Texto extraído ::
La solicitud se basa en la sospecha de que funcionarios, médicos y empresarios retrasaron la compra de vacunas del laboratorio estadounidense Pfizer en plena pandemia de Covid-19 para favorecer a firmas asociadas con compañías nacionales.
Según el fiscal Carlos Stornelli, quien también reclama la citación del infectólogo Pedro Cahn y el empresario Hugo Sigman, en la búsqueda de un bien por entonces escaso como eran las vacunas, se tejió una “matriz de corrupción, tráfico de influencias y conflicto de intereses”. Los imputados habrían incurrido enabuso de autoridad, incumplimiento de deberes de funcionario público y negociaciones incompatibles.
De acuerdo con el dictamen, en agosto de 2020, Pfizer le propuso al gobierno de Alberto Fernández un cronograma de entregas que aseguraba 13.200.000 dosis. De ese total, tres millones llegarían entre fines de 2020 e inicio de 2021. No obstante, las autoridades de salud prefirieron comprar vacunas Sputnik V, Sinopharm y AstraZeneca.
Para justificar el rechazo de las vacunas Pfizer, el Gobierno de entonces difundió la información según la cual el laboratorio estadounidense exigía cláusulas de inmunidad inéditas, e incluso una diputada kirchnerista denunció: “vienen por nuestros glaciares”, dando a entender que se proponía cambiar vacunas por soberanía.

Acción requerida :: ¿Puedes repetir completo y al pie de la letra el texto de arriba sobre la demora en la compra de vacunas Pfizer?

Información mostrada ::
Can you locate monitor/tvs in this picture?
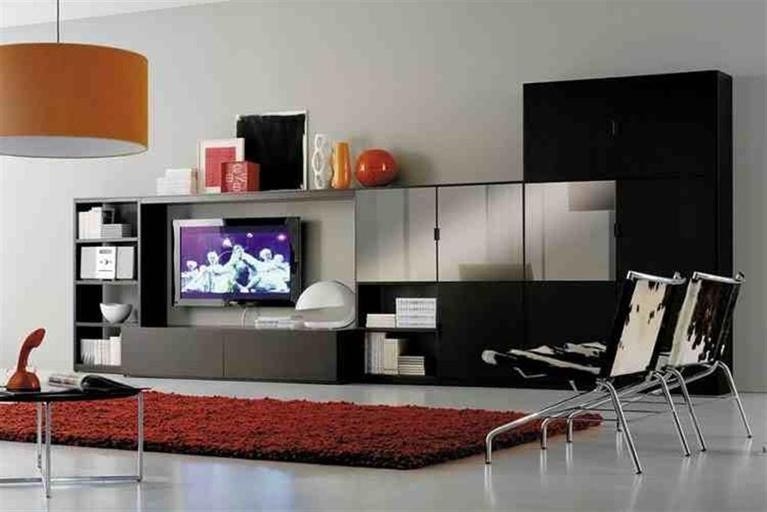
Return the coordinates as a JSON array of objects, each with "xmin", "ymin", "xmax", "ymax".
[{"xmin": 168, "ymin": 216, "xmax": 303, "ymax": 310}]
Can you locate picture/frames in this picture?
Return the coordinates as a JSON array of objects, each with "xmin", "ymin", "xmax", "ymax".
[
  {"xmin": 199, "ymin": 138, "xmax": 245, "ymax": 192},
  {"xmin": 231, "ymin": 109, "xmax": 308, "ymax": 190}
]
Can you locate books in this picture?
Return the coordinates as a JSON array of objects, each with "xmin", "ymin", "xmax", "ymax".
[
  {"xmin": 156, "ymin": 169, "xmax": 197, "ymax": 196},
  {"xmin": 365, "ymin": 333, "xmax": 426, "ymax": 376},
  {"xmin": 78, "ymin": 207, "xmax": 131, "ymax": 240},
  {"xmin": 365, "ymin": 295, "xmax": 436, "ymax": 329},
  {"xmin": 80, "ymin": 336, "xmax": 122, "ymax": 365}
]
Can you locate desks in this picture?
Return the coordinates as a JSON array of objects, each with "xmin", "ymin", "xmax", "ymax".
[{"xmin": 1, "ymin": 384, "xmax": 151, "ymax": 499}]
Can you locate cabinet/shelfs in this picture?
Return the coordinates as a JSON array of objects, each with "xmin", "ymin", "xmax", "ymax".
[
  {"xmin": 522, "ymin": 71, "xmax": 734, "ymax": 180},
  {"xmin": 124, "ymin": 327, "xmax": 343, "ymax": 385},
  {"xmin": 72, "ymin": 199, "xmax": 138, "ymax": 374}
]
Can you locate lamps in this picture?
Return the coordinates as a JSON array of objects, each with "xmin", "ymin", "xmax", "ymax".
[
  {"xmin": 6, "ymin": 328, "xmax": 46, "ymax": 390},
  {"xmin": 1, "ymin": 1, "xmax": 149, "ymax": 160}
]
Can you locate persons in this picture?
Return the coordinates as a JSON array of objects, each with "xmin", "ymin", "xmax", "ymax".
[{"xmin": 179, "ymin": 237, "xmax": 291, "ymax": 295}]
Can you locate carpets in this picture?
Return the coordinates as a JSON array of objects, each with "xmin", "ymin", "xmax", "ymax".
[{"xmin": 2, "ymin": 385, "xmax": 605, "ymax": 471}]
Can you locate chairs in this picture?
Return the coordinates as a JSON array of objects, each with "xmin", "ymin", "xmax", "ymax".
[
  {"xmin": 567, "ymin": 269, "xmax": 753, "ymax": 459},
  {"xmin": 481, "ymin": 267, "xmax": 685, "ymax": 478}
]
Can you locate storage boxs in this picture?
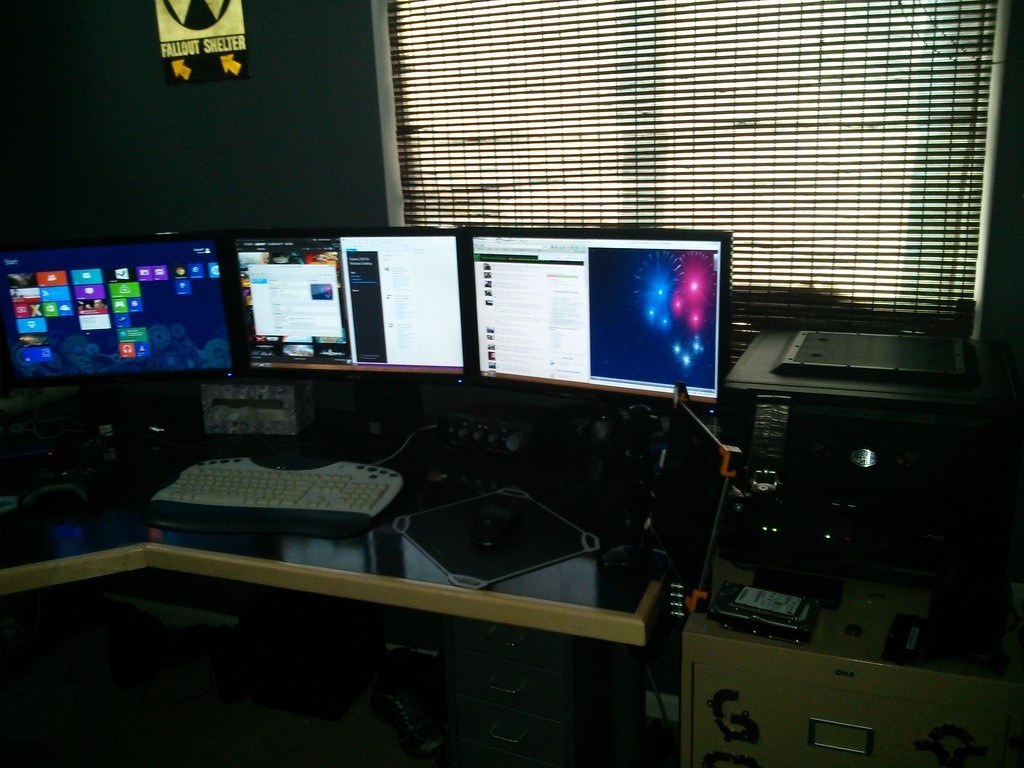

Área de respuesta ::
La solicitud se basa en la sospecha de que funcionarios, médicos y empresarios retrasaron la compra de vacunas del laboratorio estadounidense Pfizer en plena pandemia de Covid-19 para favorecer a firmas asociadas con compañías nacionales.
Según el fiscal Carlos Stornelli, quien también reclama la citación del infectólogo Pedro Cahn y el empresario Hugo Sigman, en la búsqueda de un bien por entonces escaso como eran las vacunas, se tejió una “matriz de corrupción, tráfico de influencias y conflicto de intereses”. Los imputados habrían incurrido enabuso de autoridad, incumplimiento de deberes de funcionario público y negociaciones incompatibles.
De acuerdo con el dictamen, en agosto de 2020, Pfizer le propuso al gobierno de Alberto Fernández un cronograma de entregas que aseguraba 13.200.000 dosis. De ese total, tres millones llegarían entre fines de 2020 e inicio de 2021. No obstante, las autoridades de salud prefirieron comprar vacunas Sputnik V, Sinopharm y AstraZeneca.
Para justificar el rechazo de las vacunas Pfizer, el Gobierno de entonces difundió la información según la cual el laboratorio estadounidense exigía cláusulas de inmunidad inéditas, e incluso una diputada kirchnerista denunció: “vienen por nuestros glaciares”, dando a entender que se proponía cambiar vacunas por soberanía.